The Government likes the idea of societies staying as mutuals owned by the members, but it also recognises that some of the restraints will have to go to allow them to compete.

The solution is to allow greater freedom and try to mitigate this by handing firmer reins to members.

The new freedoms include allowing societies to lend to small businesses, and letting them own insurance companies and raise more in the money markets.

Restraints will still apply. Loans to one-man businesses and partnerships will be restricted to a tiny percentage of their lending.

After the breakdown in relations between banks and small-business customers, who blamed banks for some of their ill fortune through the recession, you might think building societies were thanking their lucky stars that this was a forbidden area.

They know how hard it is to deal with defaulting mortgage borrowers, where at least there is a property to salvage. Lending to small businesses is a riskier business of which they have no experience.

They will be allowed to get involved only in household-related insurance - contents, building and mortgage payment protection. So it will be difficult to take over ready-made businesses as most will have motor and other insurance mixed in.
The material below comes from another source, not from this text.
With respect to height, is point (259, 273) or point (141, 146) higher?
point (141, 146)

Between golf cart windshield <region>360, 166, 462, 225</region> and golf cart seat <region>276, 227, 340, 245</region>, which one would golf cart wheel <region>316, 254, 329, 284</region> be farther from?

Everyone resents having insurance rammed down their throats as a condition of obtaining a tempting mortgage offer. The Government will at last put forward rules banning compulsory insurance-plus-mortgage packages. But most lenders have already abandoned this unpopular practice due to increasing resistance from home-buyers.

The Government wants to make societies more accountable to members. For instance, two seats on the board could be reserved for independent members and societies could be made to tell members about non-confidential bids.

But as annual meetings come round just once a year, it seems impractical to imagine that much real power can be transferred to the 'shareholders'.

Where it might just bite is if societies were given wider powers to distribute assets by paying a dividend, and offering discounts on services.

Mergers between societies may lead to a greater flutter of cash to mimic the Lloyds/ Cheltenham & Gloucester deal, in order to head off possible takeovers by outsiders.

But if society-by-society takeovers are to be more rewarding, the feared hot-money flows searching for the next takeover target will happen anyway.

The Government has been trying to make societies more competitive while retaining their slightly old-fashioned, safe co-operative aura. I fear it cannot do both, and may be able to do neither.

WHEN it comes to pensions, the most adventurous become, quite understandably, cautious.

This explains the success of with-profits funds, which add bonuses that can never be stripped out. These funds, which rely on the discretion of insurance company actuaries, will soon be edged out by a new breed, which rely on futures and options to provide guarantees.

NML's Safety First Fund, launched last week following a rule change on 1 July, uses income to buy guarantees that ensure the fund can drop no more than 5 per cent in a year. Gains are locked in and, while some up-side is sacrificed to buy the protection, there is no ceiling.

While individuals may not quite get to grips with the use of derivatives, they should - as does not seem the case with with-profits funds - be able to understand and appreciate the end result.